TASK ITEM => From the page extract on dietary supplement use, list each supplement whose use was significantly more prevalent in the ASD group, with the percentage of subjects given for it.

PAGE EXTRACT: Begin

3.4. Dietary Supplement Use

There was no significant difference in the rates of dietary supplement use between the sample with ASD and controls (Table 6). In both groups, high rates of intake of multivitamins and/or multiminerals were observed, but in respect to use of other supplements, significant differences between ASD and control group were found. In the ASD group, use of probiotics was significantly more prevalent (42.8% of subjects), as well as of omega-3 PUFAs (28.3%), carnosine and vitamin B (both 12.7%). In the control sample, high rates of vitamin C use were found (40.7%), followed by probiotics (32.0%) and imunoglukan (biologically active polysaccharides for immunity boosting, 19.2%). In both ASD and control group, the supplement users consumed on average two types of supplements in the last 12 months. Children who were following a diet were more likely to use also food supplements (correlations are presented in Section 3.5).
Multivariable analyses were performed using the information provided by the bivariate analysis, with the aim of adjusting the model for some confounding variables. By adjusting the model by age and gender, it was observed that all but one predictor were significantly associated with ASD (Table 7). Higher frequency of GI symptoms, food selectivity, and mealtime problems, together with dietary modification without supplements significantly increased odds of being classified as ASD case (Deviance chi-square = 224.04; p < 0.001).
Since the gender distribution between the sample with ASD and controls significantly differed in the naïve analysis, we performed a stratified analysis to examine the potential role of gender on the relationship between each explanatory variable and ASD. Magnitudes of the moderating effects with the categorized factors could be depicted as so called forest plots that identified gender as a modifier of the strength of association between GI symptoms and ASD. Therefore, we conducted data-driven regression analyses where the effect modifier interaction terms were added in the original model (Table 7) as additional explanatory variables one at a time. The results of multivariable modelling indicated a likely interaction between gender and GI problems (ORgender x GI = 0.662; 95%CI: 0.42–1.05; p = 0.082). Thus, having a higher GI score may be associated with increased odds of being classified as ASD in girls (coded as 0), but with lower odds in boys (coded as 1). No interactions of gender with food selectivity, mealtime problems, diet, and food supplement use were found. Assuming that the interaction was not specified a priori, and that interaction terms adversely affect parsimony of the model and may lead to problems associated with sample size, we consider this finding as preliminary.

3.5. Correlations with Behavioral Factors in Children with ASD

We further explored pairwise linear correlations (Table 8) focused on the strength of association between GI symptoms, food selectivity, mealtime problems, dietary intervention, food supplement use, and behavioral characteristics of the children with ASD. Behavioral markers included the main domains of ADI-R and ADOS-2 diagnostic tools, representing the main characteristics of ASD, as well as the ability to use spoken language for communication (verbal vs. nonverbal).

PAGE EXTRACT: End
THE DATA: Begin

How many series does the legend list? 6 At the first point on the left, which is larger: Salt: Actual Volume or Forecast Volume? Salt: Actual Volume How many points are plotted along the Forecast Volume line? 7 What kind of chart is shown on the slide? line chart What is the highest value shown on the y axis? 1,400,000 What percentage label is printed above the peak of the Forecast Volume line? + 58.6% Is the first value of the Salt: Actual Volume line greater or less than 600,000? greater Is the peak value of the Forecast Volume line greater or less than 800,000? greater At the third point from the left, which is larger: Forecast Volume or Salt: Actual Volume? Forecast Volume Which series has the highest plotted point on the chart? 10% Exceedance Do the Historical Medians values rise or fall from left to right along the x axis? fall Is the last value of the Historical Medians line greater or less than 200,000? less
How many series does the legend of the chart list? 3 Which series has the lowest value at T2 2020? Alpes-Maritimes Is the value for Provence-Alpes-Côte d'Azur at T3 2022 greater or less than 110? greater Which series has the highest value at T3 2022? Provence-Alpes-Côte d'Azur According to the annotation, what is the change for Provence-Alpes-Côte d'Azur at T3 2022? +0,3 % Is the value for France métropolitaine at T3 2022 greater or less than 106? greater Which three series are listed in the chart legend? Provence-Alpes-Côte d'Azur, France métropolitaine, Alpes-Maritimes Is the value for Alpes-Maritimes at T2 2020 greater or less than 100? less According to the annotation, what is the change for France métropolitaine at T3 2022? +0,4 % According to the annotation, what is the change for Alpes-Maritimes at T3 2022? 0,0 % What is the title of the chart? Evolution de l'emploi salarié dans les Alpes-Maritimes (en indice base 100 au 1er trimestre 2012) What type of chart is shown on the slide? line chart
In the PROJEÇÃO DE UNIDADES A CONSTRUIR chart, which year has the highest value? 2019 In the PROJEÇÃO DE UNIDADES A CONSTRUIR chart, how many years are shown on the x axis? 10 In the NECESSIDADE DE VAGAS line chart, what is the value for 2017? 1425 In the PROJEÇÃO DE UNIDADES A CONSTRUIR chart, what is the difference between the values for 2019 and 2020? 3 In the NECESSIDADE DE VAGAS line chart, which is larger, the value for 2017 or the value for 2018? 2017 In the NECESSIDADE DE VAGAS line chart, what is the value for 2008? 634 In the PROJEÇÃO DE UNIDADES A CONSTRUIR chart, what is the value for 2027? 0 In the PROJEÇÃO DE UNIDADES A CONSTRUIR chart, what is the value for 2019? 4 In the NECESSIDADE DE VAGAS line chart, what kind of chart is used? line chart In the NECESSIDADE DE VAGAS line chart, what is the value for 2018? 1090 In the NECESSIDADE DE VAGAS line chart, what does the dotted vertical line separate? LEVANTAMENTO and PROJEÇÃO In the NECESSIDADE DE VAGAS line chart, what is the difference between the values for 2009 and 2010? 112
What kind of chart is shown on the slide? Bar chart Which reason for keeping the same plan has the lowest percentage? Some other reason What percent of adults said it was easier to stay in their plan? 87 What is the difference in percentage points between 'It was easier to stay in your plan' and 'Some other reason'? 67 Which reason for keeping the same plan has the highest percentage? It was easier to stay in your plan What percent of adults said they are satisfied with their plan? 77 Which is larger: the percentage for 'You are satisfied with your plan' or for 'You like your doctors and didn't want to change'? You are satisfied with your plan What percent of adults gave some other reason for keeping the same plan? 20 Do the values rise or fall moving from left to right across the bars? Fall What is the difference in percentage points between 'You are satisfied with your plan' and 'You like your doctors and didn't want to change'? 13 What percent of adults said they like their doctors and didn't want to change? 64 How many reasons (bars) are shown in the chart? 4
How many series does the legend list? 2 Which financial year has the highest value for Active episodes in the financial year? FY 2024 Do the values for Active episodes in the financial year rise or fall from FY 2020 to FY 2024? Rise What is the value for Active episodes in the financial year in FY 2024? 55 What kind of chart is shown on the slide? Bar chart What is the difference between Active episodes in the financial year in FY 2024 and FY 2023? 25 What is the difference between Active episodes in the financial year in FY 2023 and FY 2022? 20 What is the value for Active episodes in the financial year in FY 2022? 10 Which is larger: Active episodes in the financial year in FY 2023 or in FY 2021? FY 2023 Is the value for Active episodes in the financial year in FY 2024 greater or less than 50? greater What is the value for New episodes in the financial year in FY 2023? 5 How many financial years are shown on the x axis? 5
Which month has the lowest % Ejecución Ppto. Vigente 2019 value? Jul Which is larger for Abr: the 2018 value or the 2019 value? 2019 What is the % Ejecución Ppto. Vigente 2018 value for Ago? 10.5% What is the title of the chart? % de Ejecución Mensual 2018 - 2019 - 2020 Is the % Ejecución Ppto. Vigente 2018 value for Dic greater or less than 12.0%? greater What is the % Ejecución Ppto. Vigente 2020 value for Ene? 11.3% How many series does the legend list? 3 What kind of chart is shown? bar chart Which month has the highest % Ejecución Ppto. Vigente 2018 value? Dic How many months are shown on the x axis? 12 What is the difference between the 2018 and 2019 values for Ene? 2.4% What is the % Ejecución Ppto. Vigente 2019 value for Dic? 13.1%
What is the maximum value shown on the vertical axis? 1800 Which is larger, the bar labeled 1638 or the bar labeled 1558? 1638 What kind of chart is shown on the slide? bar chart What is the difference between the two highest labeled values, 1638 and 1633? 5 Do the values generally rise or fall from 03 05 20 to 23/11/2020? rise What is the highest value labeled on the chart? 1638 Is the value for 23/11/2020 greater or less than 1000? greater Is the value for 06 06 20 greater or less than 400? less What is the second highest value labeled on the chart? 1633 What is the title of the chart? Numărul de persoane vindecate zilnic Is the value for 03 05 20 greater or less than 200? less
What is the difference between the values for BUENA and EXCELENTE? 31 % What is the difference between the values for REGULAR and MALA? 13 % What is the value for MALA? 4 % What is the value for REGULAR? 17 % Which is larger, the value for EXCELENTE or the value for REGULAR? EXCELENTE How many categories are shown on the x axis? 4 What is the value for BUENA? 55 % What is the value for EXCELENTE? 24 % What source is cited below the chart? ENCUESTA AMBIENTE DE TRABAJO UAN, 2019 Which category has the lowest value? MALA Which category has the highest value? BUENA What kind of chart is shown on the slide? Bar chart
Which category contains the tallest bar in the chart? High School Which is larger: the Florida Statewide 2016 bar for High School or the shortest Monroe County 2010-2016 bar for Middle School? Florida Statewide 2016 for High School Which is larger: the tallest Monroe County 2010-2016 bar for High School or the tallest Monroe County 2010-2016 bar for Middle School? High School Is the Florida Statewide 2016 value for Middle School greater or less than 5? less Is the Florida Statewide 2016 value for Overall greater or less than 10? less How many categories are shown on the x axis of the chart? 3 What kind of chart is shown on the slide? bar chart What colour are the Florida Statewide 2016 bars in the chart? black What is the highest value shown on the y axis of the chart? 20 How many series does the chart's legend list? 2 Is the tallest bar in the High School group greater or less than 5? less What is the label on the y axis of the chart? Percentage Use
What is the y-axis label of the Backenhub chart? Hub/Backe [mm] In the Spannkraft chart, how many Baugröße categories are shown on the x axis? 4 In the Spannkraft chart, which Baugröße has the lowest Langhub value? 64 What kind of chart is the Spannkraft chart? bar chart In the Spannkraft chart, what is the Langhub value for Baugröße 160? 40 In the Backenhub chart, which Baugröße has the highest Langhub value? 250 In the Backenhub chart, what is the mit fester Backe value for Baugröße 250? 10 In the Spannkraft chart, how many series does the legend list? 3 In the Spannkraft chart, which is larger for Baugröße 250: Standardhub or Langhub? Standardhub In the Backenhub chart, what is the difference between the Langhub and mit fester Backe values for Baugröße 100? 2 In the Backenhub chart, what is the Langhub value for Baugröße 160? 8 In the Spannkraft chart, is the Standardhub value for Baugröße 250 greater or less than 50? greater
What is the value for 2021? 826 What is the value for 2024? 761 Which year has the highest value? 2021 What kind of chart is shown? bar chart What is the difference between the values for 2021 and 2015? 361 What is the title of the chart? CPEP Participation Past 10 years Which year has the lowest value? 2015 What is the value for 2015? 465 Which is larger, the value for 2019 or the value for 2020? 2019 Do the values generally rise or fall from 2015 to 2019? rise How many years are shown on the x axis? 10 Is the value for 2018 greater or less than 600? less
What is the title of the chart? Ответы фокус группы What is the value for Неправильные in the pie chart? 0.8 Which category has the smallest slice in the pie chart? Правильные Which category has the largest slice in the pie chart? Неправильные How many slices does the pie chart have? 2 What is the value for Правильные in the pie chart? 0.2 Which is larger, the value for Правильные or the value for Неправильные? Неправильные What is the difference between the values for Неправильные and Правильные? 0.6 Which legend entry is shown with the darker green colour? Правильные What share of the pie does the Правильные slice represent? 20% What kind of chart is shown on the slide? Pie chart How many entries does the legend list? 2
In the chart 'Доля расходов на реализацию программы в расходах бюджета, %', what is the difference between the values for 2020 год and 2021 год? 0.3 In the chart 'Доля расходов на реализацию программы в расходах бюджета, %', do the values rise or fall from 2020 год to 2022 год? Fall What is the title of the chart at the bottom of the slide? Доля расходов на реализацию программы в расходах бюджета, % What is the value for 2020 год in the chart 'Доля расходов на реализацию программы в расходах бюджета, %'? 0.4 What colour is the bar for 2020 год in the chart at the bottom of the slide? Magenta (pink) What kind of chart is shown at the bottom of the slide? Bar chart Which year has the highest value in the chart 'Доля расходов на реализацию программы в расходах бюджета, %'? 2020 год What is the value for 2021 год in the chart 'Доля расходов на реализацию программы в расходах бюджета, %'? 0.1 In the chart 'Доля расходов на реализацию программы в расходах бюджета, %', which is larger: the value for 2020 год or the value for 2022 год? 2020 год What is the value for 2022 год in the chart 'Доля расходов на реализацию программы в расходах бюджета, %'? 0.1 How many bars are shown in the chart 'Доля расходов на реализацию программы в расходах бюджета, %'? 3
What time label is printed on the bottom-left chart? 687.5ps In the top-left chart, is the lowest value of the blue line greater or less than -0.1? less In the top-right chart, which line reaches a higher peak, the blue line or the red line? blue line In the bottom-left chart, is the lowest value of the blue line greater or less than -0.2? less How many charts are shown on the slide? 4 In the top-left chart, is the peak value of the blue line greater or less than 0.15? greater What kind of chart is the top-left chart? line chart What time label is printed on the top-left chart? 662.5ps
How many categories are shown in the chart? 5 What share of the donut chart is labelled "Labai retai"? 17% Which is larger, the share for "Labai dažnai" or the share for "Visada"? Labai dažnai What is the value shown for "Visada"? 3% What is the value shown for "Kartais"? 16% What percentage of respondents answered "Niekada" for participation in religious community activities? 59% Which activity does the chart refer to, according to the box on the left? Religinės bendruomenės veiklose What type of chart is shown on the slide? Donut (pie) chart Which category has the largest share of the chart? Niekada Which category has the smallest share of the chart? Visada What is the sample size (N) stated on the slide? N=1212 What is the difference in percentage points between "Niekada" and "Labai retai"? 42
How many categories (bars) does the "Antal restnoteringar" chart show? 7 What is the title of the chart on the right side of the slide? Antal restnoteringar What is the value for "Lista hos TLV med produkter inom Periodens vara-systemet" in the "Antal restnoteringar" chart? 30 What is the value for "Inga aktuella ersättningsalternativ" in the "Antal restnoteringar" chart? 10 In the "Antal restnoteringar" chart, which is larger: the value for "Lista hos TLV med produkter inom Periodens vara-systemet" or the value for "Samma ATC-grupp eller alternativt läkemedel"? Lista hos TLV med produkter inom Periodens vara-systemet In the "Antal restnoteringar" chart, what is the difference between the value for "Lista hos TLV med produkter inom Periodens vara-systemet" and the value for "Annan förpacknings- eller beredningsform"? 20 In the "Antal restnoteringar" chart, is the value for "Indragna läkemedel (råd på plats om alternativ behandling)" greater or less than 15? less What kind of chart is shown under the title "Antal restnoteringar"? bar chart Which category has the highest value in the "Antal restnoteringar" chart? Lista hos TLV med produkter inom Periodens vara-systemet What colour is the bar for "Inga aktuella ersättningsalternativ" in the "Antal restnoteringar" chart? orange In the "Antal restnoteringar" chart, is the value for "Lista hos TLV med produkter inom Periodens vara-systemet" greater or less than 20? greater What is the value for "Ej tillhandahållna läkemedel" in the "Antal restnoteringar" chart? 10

THE DATA: End

EXERCISE RESULT =>
- Probiotics: 42.8%
- Omega-3 PUFAs: 28.3%
- Carnosine: 12.7%
- Vitamin B: 12.7%